Características biológicas e taxonómicas das espécies descritas
As três espécies recém-descritas pertencem à família Liparidae, conhecidas como peixes-caracol, característicos por habitar os ambientes marinhos mais profundos. Estes animais apresentam cabeças grandes, corpos com aparência gelatinosa e muitos deles têm uma ventosa no ventre que lhes facilita aderir tanto a rochas como ao fundo do mar, e até mesmo prender-se a outros animais.
A investigação indica que, das espécies descritas, apenas o peixe-caracol liso (P. em) não possui essa ventosa.
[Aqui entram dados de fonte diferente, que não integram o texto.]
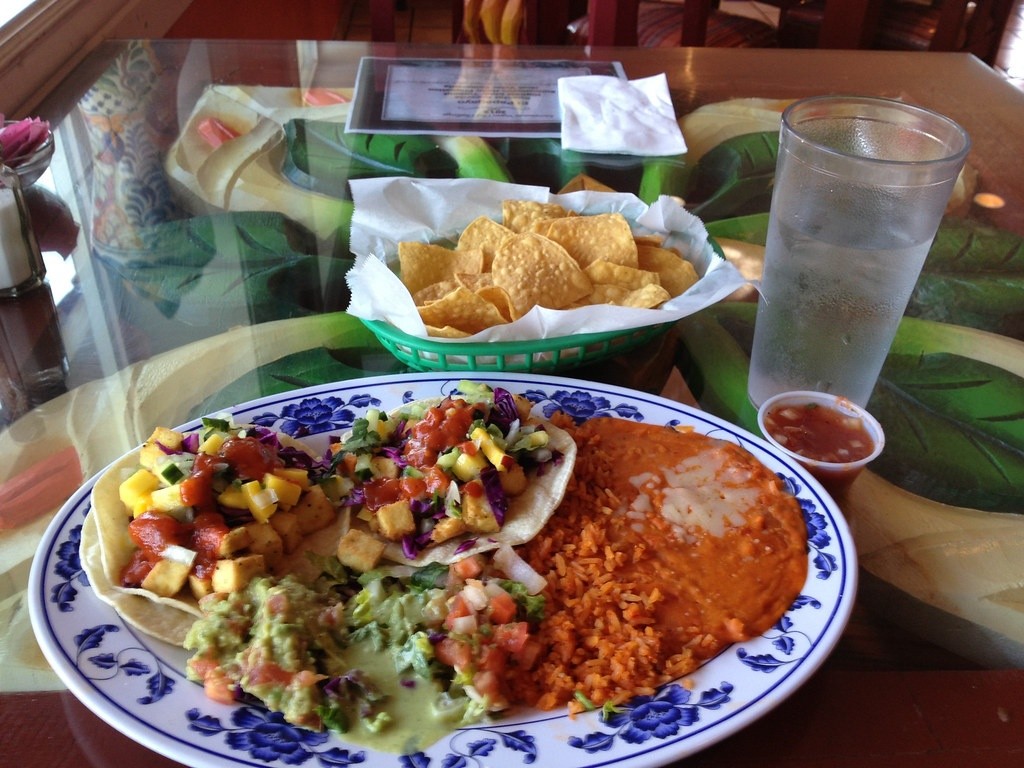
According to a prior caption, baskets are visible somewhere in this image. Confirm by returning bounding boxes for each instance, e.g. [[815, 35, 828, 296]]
[[361, 233, 723, 371]]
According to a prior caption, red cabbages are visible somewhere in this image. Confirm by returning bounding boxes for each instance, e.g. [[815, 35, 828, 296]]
[[152, 385, 568, 564]]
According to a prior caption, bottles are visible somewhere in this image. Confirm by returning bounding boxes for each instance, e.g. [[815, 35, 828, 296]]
[[0, 155, 47, 300], [0, 282, 70, 443]]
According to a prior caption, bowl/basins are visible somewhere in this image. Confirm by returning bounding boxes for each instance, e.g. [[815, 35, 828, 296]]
[[756, 390, 885, 504], [5, 121, 55, 191]]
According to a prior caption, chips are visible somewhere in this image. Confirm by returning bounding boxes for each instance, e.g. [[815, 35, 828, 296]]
[[397, 195, 700, 342]]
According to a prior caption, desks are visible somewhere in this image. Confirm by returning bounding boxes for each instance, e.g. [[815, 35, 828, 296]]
[[1, 40, 1024, 768]]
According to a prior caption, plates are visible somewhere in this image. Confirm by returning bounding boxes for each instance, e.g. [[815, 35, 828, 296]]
[[26, 370, 858, 768]]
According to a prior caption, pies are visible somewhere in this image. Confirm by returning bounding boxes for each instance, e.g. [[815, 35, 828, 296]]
[[75, 422, 349, 649], [342, 396, 578, 568]]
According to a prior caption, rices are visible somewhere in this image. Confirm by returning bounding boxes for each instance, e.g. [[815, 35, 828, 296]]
[[524, 410, 746, 722]]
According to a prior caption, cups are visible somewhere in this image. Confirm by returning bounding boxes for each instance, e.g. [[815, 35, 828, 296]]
[[746, 93, 970, 412]]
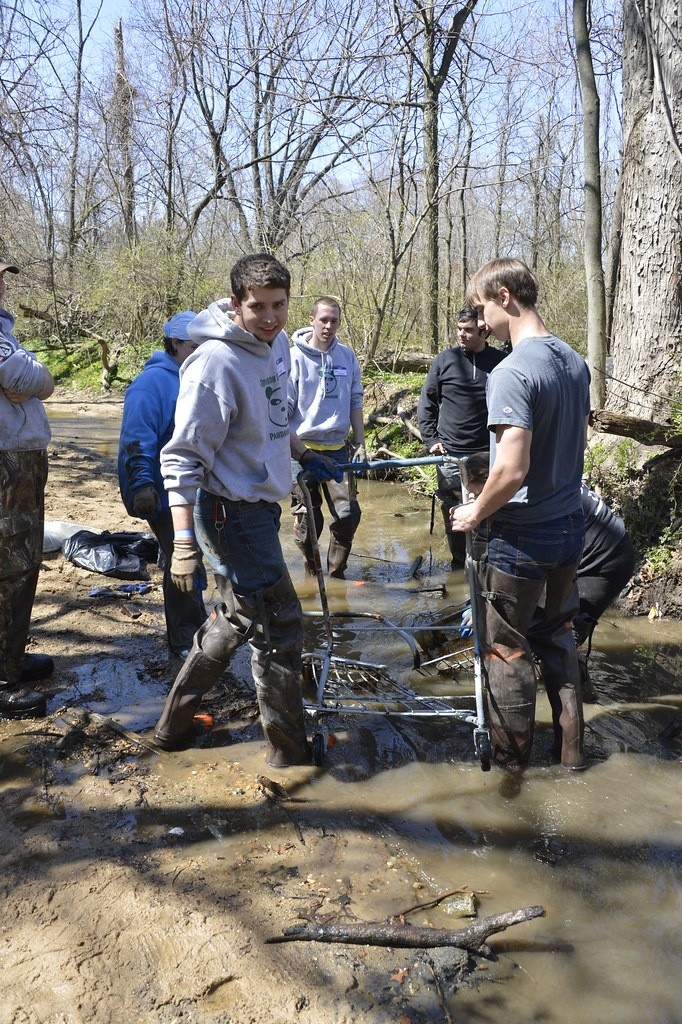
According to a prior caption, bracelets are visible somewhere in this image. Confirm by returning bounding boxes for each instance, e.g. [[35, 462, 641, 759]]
[[174, 529, 193, 538]]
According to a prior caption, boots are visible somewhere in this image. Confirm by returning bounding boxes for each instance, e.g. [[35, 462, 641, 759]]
[[533, 560, 587, 773], [232, 563, 317, 768], [324, 472, 362, 579], [436, 488, 465, 570], [476, 563, 548, 765], [290, 482, 324, 575], [571, 614, 602, 704], [153, 573, 248, 749]]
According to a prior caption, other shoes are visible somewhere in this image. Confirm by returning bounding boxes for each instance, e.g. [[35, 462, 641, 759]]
[[0, 681, 46, 719], [21, 652, 54, 681]]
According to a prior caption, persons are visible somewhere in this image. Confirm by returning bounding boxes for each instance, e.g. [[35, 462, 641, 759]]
[[447, 256, 594, 772], [0, 305, 55, 720], [458, 451, 634, 653], [283, 294, 365, 578], [143, 253, 335, 768], [415, 310, 508, 571], [117, 309, 210, 663]]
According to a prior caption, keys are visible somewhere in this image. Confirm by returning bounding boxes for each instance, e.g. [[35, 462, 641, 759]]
[[214, 521, 224, 545]]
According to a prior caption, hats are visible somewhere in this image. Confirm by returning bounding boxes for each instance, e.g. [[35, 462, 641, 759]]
[[163, 310, 197, 340], [0, 259, 20, 275]]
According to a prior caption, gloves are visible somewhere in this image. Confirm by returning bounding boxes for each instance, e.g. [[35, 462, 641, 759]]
[[170, 531, 208, 601], [458, 608, 474, 638], [299, 448, 344, 484], [352, 443, 367, 474], [133, 487, 162, 521]]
A coloração dos peixes-caracol é variada e pode incluir tons de azul, rosa, branco e roxo; sobre eles, Johanna Weston, ecologista de águas profundas do Instituto Oceanográfico Woods Hole — alheia ao estudo — disse ao New York Times: “eles têm cores lindas” e “também têm um sorriso encantador”.
Do ponto de vista técnico, para diferenciar e documentar as espécies, os cientistas analisaram o ADN de cada indivíduo, bem como detalhes sobre o tamanho, a forma e o número de vértebras. Brett Woodworth, coautor do estudo e oceanógrafo do Centro Hidrográfico Conjunto, indicou que «as duas espécies recolhidas na Estação M são crípticas; as suas morfologias externas são semelhantes».
Ele acrescentou: “Por meio de ambas as formas de identificação, não só conseguimos distingui-las, mas também compará-las com espécies conhecidas para compreender melhor a evolução do peixe-caracol nas profundezas marinhas”. Os nomes científicos refletem detalhes dos habitats ou dedicatórias: C. yanceyi foi batizado em homenagem ao biólogo Paul Yancey, enquanto P. em se refere à Estação M e C. colliculi alude à aparência rugosa de sua pele.
Importância científica e contribuições do estudo para a compreensão dos habitats de águas profundas
A descoberta e a descrição dessas espécies destacam a noção de que o principal habitat da Terra — as profundezas oceânicas — continua sendo, em grande parte, um mistério. Isso não apenas evidencia que há muito a ser descoberto, mesmo em áreas bem estudadas, mas também contribui para revelar a biodiversidade e a adaptação da vida em condições extremas de pressão e escuridão.
Nas palavras do coautor Jeffrey Drazen, o trabalho de Paul Yancey “moldou fundamentalmente a nossa compreensão da adaptação dos animais de águas profundas à alta pressão”. Por fim, o estudo aprofunda o conhecimento sobre os habitats abissais e destaca a importância de utilizar técnicas avançadas para desvendar a complexidade dos ecossistemas marinhos, facilitando a compreensão da evolução e adaptabilidade das espécies neste ambiente único.